Francesco Virgilio is a composer, producer, remixer, and the founder of m o k r o ï é. m o k r o ï é depicts the inherent violence of life. Poems in a colourful landscape or a grey sky.

Dark, percussion-heavy, raw, brutal, expressive, electro-rock, electro-pop, electro-industrial, electro-soul, and electro-orchestral music, Francesco has turned his hypersensitivity into a weapon. It is a twisted fantasy that expresses itself through the vector of electronic music.

Unusual typography draws attention to the reliefs and irregularities of the compositions while communicating stories, passions, and emotions — sometimes upsetting, sometimes reassuring — to attentive and inquisitive listeners.

Initially, a few daring artists struck the man’s heart, who was a passionate spectator before becoming the actor in his own project, pulled and inspired by New Wave from across the Channel, where the spirit is organically rebellious. He is sensitive to dark aesthetics and experiments, particularly those that incorporate electronic instruments with extraordinary sounds in the service of new music criticized by critics and the mass public of the time.

He walks into an instrument store one day and finds himself stunned by the magic of the machines. Since he understood that with little equipment, the possibilities are already limitless, he just outfitted himself with a few things, avoiding getting carried away with quantity. He then begins to experiment, feel, and digress in order to develop the tension and intensity that he wishes to express, drawing heavily on examples that inspire him.

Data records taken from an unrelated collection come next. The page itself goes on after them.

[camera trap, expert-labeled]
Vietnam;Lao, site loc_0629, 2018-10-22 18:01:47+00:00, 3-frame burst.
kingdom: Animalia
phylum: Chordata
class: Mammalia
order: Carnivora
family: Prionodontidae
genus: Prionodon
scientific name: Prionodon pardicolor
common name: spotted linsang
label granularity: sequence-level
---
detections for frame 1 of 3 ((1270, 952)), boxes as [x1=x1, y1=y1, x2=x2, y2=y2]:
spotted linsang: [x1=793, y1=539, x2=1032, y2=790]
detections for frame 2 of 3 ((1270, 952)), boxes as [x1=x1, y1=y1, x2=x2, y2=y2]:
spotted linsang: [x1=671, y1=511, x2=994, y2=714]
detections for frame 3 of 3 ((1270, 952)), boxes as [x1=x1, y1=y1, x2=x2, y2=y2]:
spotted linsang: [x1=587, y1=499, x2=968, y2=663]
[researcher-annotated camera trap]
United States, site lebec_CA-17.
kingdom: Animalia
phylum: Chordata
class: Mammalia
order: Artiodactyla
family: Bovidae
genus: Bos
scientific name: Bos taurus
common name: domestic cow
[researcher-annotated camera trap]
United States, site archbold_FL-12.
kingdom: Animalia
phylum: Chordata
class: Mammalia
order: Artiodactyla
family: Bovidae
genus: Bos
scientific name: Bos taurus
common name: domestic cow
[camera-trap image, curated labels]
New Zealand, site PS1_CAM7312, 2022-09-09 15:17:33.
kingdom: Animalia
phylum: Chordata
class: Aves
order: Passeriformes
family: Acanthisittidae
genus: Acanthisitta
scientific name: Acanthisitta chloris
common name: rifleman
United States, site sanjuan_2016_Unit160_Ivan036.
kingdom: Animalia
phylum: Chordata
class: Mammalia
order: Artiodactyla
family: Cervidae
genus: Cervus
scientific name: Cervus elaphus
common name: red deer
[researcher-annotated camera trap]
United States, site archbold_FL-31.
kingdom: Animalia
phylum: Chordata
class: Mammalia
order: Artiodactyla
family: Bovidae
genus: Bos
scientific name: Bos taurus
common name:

The electro-pop-rock-industrial foundation of m o k r o ï é’s music occasionally gives way to nuances of soul, jazz, and afrobeat due to a variety of different collaborations. Another astounding discovery is Peter Gabriel‘s “Last Temptation of Christ,” which demonstrates how to combine electronic music with organic textures from far-off cultures to create powerful emotional stimulation.

m o k r o ï é, is the original name of a village in Dostoevsky‘s “The Karamazov Brothers,” where Dimitri Karamazov experiences extreme joy, euphoria, and happiness in the same day, followed by despair and pain of equal intensity. Dostoevsky’s obsessions include meticulous descriptions of his characters’ psychological states, which leave us wondering where they fall on the spectrum between normal and abnormal. It’s not as easy to immerse oneself in Dostoevsky’s literature as it is to pronounce m o k r o ï é without effort.

m o k r o ï é’s imagination creates a cinematic universe unlike any other, where all lectures – as well as human sensitivities – are permitted.